Canada’s economic statistics were concentrated into last Friday. In the same way that investors refused to be impressed by good US jobs numbers, they overlooked better-than-expected Canadian employment data too. October’s Labour Force Survey showed that the dampening effect of more proof-of-vaccination measures was offset by the lifting of lockdowns. Employment held steady after a strong bounce in September. The 31k net increase in employment was bigger than forecast but not by enough to move the Loonie. Friday’s other ecostat was the Ivey purchasing managers’ index. It was 11 points lower on the month but still comfortably positive at 59.3.
Bank of Canada Governor Tiff Macklem indulged in some linguistic gymnastics at the weekend when he attempted to reassure Canadians “that we are going to keep inflation under control”. He said “I think transitory… means sort of not permanent… something like you know, transitory but not short-lived”. So that’s cleared that up then.
The Australian dollar fared less well than its peers, falling by an average of 0.4%. It lost one US cent and gave up two thirds of a cent to sterling. Although it is unlikely to have affected the currency directly, the performance of Prime Minister Scott Morrison at the COP26 conference and subsequently was not helpful. He has come under fire for alleged untruths about climate change and the submarine contract with France.
Australian economic data arrived in two flavours: confidence and jobs. At the beginning of the week NAB's Monthly Business Survey found business confidence more than doubling from 10 to 21 as lockdowns ended in New South Wales and Victoria. "Each of the trading conditions, profitability and employment subcomponents contributed to the improvement in conditions". The Westpac-Melbourne index of consumer sentiment improved by three quarters of a point to 105.3 in November.

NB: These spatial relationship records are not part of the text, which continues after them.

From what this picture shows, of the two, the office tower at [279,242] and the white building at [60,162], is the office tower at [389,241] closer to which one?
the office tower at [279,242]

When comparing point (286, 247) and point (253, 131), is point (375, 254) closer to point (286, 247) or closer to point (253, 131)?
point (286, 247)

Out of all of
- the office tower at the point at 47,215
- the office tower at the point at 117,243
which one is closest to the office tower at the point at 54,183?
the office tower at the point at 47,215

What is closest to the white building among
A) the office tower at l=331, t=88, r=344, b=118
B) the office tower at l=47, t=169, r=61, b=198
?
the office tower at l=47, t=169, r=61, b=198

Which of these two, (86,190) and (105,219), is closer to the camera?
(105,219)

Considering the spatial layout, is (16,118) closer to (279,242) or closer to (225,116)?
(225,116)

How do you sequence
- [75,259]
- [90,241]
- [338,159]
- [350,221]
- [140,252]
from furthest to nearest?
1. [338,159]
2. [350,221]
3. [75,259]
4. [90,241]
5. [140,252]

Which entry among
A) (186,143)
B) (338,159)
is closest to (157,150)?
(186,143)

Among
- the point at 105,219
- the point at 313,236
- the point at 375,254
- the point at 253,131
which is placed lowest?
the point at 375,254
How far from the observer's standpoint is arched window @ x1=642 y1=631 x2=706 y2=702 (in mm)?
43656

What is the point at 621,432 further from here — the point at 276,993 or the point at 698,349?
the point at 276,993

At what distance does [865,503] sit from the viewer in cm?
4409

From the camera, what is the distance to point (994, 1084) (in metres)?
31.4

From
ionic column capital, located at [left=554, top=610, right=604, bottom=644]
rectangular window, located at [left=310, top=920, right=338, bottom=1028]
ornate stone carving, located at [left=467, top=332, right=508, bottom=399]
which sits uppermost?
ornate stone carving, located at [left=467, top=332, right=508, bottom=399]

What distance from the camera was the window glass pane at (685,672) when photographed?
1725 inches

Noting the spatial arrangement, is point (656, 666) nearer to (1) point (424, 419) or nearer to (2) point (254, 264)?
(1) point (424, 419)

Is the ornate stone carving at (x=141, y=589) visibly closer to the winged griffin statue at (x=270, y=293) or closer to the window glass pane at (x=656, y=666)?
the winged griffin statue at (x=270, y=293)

Australia’s labour force report missed the mark in almost every metric. Unemployment increased to 5.2%, employment fell by 12.8 million, underemployment went up to 9.5% and monthly hours worked decreased by 1 million.
Once again the Kiwi kept its nose clean, and was rewarded by a quiet week with a neutral outcome. It was just about unchanged, on average and against the pound. The NZ dollar lost three quarter of a US cent, declining steadily after making gains on Friday and Monday.
With the best will in the world it was impossible to make anything useful of the few NZ economic data. Electronic card transactions in October, a crude measure of retail sales, showed retail spending rising by a monthly 10.1%, while falling by 7.6% compared with the same month last year. The food price index fell 0.9% in October; after seasonal adjustment it was down by just 0.1%. Business NZ’s performance of manufacturing index improved by nearly three points to 54.3 in October. The increase in activity was “fairly evenly spread” across the subsectors.